After losing ground in 2008, 2011 and 2015, North American equity markets moved higher in the second half of 2016, and buy and hope has become popular again. Nine years since the last cyclical bear market began however, the next is overdue, and would-be investors should be risk-averse and cautious. Instead, most participants have become complacent, willfully blind and unduly confident once more.
As pointed out by Peter Boockvar this month, the current spread of 61.2% of bulls in the weekly Investors Intelligence Survey versus bears of just 17.5%, has only been seen a few times over the past few decades, all at, or near, cycle tops.

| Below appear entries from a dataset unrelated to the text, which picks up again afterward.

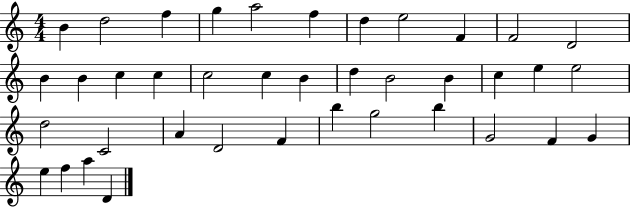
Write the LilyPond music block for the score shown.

{
  \clef treble
  \numericTimeSignature
  \time 4/4
  \key c \major
  b'4 d''2 f''4 | g''4 a''2 f''4 | d''4 e''2 f'4 | f'2 d'2 | \break b'4 b'4 c''4 c''4 | c''2 c''4 b'4 | d''4 b'2 b'4 | c''4 e''4 e''2 | \break d''2 c'2 | a'4 d'2 f'4 | b''4 g''2 b''4 | g'2 f'4 g'4 | \break e''4 f''4 a''4 d'4 | \bar "|."
}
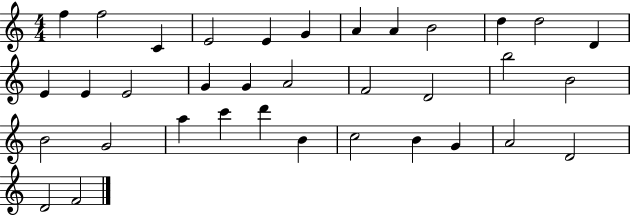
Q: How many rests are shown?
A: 0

The truth is that, typical of previous secular bear periods, over the past 20 years, markets have spent most of their time making back cycle losses, rather than making net gains. And therein lies the rub of massive overvaluation periods. We can buy and hope, but we can’t make back the time and angst wasted in our efforts to grow our savings.
Here is a snapshot of the Canadian TSX since 2008, prices spent the entire 8 years to October 2016 within the red box, just trying to recover prior cycle losses. And even this poor performance took 8 years of unprecedented policy intervention and trillions in central bank injections, to coax. The next plunge into the red, will take prices back below 2008 levels once more. Then what help will buy and hold strategies and products boast?
Next is a similar look at the S&P 500 since 2007. This red box highlights the 5 1/2 year period from October 2007 to April 2013 which holders had to waste, trying to make back the 2007-09 cycle losses. Again, another dip into the red box is now overdue. And with holders 10 years older than in 2007, they will have even less time and patience to wait for the next recovery after that. Making matters worse, asset prices typically take a full 10-20 years to reclaim their previous cycle peak once a secular bear has completed. This means that the market peaks of 2007 and 2016, may not be revisited until 2027, or even later.
Beware of all the passive managers, funds and ETFs, boasting of long always strategies again today as they did in 2000 and 2008 They are due to look dumb and reckless once more.